This search tool helps you to identify chromatograms in the GMD (and successively samples and experiments) which are most similar to a given metabolite profile – a list of metabolites and concentrations - according to the Dot-Product distance metric.
The GMD provides orthogonal metabolite profile visualisation; this is to say, to profile a single metabolite cross multiple experiments/samples/chromatograms or to profile all metabolites within a single experiment/sample/chromatogram. To adjust the metabolite profiles prior comparison we set the concentrations of missing metabolites to zero. Further, to negate a scaling effect, we independently normalize both profiles’ concentration vectors to unit vectors such that the concentration vectors are divided by their magnitude.

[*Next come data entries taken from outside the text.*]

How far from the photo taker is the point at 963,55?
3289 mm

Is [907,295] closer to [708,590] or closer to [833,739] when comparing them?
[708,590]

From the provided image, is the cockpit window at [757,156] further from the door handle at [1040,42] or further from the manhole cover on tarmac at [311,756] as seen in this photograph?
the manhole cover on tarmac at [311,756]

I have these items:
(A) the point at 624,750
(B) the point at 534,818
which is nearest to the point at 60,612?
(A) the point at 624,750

The “1-DotProduct” distance score calculates the sum of the multiplied concentrations across all matching metabolites within both profiles, namely the query profile and the hit profile. To make it consistent with other metrics and to associate small values with similar profiles and large values with dissimilar profiles, we modified the reported value and report the difference to one, i.e. 1 – dot product. The “1-DotProduct” matching parameter domain ranges from 0 (perfect match) to 1 (complete mismatch).

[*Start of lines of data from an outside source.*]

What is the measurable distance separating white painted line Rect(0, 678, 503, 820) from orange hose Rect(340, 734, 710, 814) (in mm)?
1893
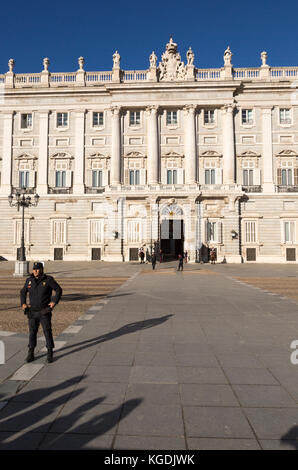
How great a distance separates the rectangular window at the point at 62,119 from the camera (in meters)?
36.9

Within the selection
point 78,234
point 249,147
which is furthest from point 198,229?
point 78,234

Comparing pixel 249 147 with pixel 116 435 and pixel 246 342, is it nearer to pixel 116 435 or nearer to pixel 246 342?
pixel 246 342

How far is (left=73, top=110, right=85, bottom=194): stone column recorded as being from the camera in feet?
118

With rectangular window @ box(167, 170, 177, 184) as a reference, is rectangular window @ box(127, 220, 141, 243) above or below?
below

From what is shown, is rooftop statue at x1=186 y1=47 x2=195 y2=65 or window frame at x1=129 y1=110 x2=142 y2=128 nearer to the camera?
rooftop statue at x1=186 y1=47 x2=195 y2=65

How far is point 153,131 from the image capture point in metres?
35.5

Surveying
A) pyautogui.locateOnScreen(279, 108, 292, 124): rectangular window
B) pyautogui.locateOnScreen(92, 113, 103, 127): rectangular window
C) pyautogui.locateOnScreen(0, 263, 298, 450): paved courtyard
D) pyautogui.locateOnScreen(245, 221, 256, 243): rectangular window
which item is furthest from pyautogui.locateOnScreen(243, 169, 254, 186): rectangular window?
pyautogui.locateOnScreen(0, 263, 298, 450): paved courtyard

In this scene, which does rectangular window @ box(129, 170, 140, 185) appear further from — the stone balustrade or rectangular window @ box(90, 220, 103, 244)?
the stone balustrade

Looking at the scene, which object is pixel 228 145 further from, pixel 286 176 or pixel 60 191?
pixel 60 191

To increase the search flexibility, each metabolite can optionally be tagged to be either required (r, must be present), optional (o, can be present) or excluded (x, must not be present) in the matching profiles.

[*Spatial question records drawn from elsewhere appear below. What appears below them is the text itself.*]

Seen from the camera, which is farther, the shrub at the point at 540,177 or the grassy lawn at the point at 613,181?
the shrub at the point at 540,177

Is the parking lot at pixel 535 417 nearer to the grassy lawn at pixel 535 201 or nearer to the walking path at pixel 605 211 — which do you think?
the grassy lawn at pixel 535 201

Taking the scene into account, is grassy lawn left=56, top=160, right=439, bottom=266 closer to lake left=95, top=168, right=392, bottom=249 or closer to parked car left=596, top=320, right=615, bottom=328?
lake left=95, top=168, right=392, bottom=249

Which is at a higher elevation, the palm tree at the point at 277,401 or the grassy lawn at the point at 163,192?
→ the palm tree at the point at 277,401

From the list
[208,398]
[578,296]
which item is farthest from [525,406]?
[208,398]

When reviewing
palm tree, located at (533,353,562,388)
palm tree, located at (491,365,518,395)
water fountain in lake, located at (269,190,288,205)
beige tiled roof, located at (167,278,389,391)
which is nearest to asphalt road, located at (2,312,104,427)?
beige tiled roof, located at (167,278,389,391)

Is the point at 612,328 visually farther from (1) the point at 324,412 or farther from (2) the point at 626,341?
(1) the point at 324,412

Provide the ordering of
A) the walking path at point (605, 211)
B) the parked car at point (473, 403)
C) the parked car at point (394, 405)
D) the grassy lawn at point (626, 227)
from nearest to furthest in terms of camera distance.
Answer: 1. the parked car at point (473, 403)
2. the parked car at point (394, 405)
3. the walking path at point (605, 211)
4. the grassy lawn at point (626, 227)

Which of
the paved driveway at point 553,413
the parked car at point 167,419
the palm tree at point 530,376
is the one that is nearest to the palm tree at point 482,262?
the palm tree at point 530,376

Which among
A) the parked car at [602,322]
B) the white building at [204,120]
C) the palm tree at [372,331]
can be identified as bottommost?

To best document the matching process, we created a two-step workflow. In the first step (Step 1) a data table shows the recognised metabolites available in the GMD (which is prerequisite for the matching process). Subsequently in second step (Step 2), for your convenience, the profile search result is reported as a sortable table with the following columns:
- Chromatogram, this is a link taking you to the actual chromatogram details page
- 1-DotProduct score, the “1-DotProduct” distance between the user metabolite profile and the database hit
- Count Matching Metabolites, the number of metabolites which are present in both, user input metabolite profile and data base hit and which were used to calculate the score
- Factor(s), describes the experiment from which the chromatogram was obtained
- Label, the actual environmental condition, where this chromatogram was taken
- Species, the species of the sample